0

I'm curious as to why my MMS is suddenly showing a rapid data growth since I've upgraded to Mongo 3.0 (Wired Tiger storage engine). The slope of the new growth the past couple weeks directly correlates with the upgrade. There are only a couple collections in this database that have over 500 documents...though these are both huge collections, the document structure has remained the same before an after the upgrade. Also running aggregations on these collections indicate that the number of inserts has not changed on average before/after the upgrade. This leads me to question whether the data size is being calculated differently with the new WiredTiger engine or something of that matter. Does anyone have any information on this? Here is an image of my MMS data.

enter image description here

A couple things, there are 2 jumps in size...these are times when I migrated a collection over from another database to mongo. Still after both of these the growth rate remained consistent and only increased after the upgrade. The data size decreased at the upgrade (consistent with they hypothesis that Wired Tiger has compression) but has been growing so quickly that it has almost reached it's original size.
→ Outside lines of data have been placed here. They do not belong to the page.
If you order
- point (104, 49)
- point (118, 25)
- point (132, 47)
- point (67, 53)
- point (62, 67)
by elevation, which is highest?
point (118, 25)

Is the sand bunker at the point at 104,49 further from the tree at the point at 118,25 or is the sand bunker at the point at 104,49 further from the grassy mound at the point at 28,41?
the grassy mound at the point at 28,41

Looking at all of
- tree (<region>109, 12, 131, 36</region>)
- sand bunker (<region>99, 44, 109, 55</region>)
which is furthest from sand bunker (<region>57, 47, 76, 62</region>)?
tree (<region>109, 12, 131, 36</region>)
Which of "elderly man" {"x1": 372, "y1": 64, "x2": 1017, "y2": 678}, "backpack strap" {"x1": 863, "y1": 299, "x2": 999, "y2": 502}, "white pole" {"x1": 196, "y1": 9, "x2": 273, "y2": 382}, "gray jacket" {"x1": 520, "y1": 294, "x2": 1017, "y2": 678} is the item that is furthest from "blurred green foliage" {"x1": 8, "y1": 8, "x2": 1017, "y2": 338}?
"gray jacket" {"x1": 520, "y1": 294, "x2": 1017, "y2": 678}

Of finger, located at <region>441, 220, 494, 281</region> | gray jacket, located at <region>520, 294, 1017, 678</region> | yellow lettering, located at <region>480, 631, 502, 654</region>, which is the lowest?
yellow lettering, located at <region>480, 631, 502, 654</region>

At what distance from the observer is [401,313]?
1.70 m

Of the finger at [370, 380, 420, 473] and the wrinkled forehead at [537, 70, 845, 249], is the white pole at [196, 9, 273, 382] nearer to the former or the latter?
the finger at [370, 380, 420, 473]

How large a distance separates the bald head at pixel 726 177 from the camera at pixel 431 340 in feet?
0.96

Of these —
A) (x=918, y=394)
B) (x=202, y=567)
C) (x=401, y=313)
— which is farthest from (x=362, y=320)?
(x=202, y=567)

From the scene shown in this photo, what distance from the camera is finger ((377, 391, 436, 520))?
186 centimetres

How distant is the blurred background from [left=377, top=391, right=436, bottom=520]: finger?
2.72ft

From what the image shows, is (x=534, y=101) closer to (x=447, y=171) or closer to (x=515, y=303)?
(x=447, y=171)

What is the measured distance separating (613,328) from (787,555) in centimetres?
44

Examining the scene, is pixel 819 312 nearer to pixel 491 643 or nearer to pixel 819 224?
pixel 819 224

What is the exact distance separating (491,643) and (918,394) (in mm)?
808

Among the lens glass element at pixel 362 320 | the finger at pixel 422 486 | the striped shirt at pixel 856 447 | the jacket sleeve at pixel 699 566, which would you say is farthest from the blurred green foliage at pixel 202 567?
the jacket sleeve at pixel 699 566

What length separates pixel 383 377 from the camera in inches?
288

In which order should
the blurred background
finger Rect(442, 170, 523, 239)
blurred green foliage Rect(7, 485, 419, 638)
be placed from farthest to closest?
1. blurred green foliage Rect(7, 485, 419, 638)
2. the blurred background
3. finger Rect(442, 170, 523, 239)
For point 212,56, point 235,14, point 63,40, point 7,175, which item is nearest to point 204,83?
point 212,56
Even the Storage Size has started growing much faster than it originally did, though this image doesn't do it justice.

Benjamin Oman
  • 1,654
  • 1
  • 17
  • 19
  • The average object size is increasing - the documents going in are bigger. The same number of inserts results in more storage used. Is the increase in data size consistent with the same number of inserts and the increase in object size or is there "missing" storage? Do you know why the average document size is increasing? – wdberkeley Mar 23 '15 at 14:53
  • Look at the "storage size" - it dropped drastically, possibly due to WT compression if you reloaded the data and 3.0 is running with wiredTiger storage engine. The number of indexes went way up though - that means you added indexes - did you also add new collections? – Asya Kamsky Mar 23 '15 at 21:31
  • @wdberkely, the only explanation I can think of for that is because I changed some object keys from abbreviations to full names (IE, instead of "o":123 I did "object_id":123). I did this under the assumption that TokuMX mentioned that long key names didn't really affect storage size and having longer key names is in my situation much more convenient. There is no other reason object size should be increasing. It's also noteworthy that this change in key names happened before the upgrade (about 2 weeks) at which time avg obj size remained level. – Benjamin Oman Mar 23 '15 at 22:33
  • @AsyaKamsky It makes sense that storage size dropped with the rolling upgrade due to compression. I did add several new collections but these collections' average object size is tiny compared to other existing collections' object size, they are also small in the neighborhood of 500 records when the 3 large collections have millions of records. – Benjamin Oman Mar 23 '15 at 22:35

2 Answers2

1

The data size in WiredTiger and in MMapV1 is going to be largely the same, or at least quite similar. Your documents are still the same size (mmapv1 may report some additional padding, but wiredtiger will only report actual data size).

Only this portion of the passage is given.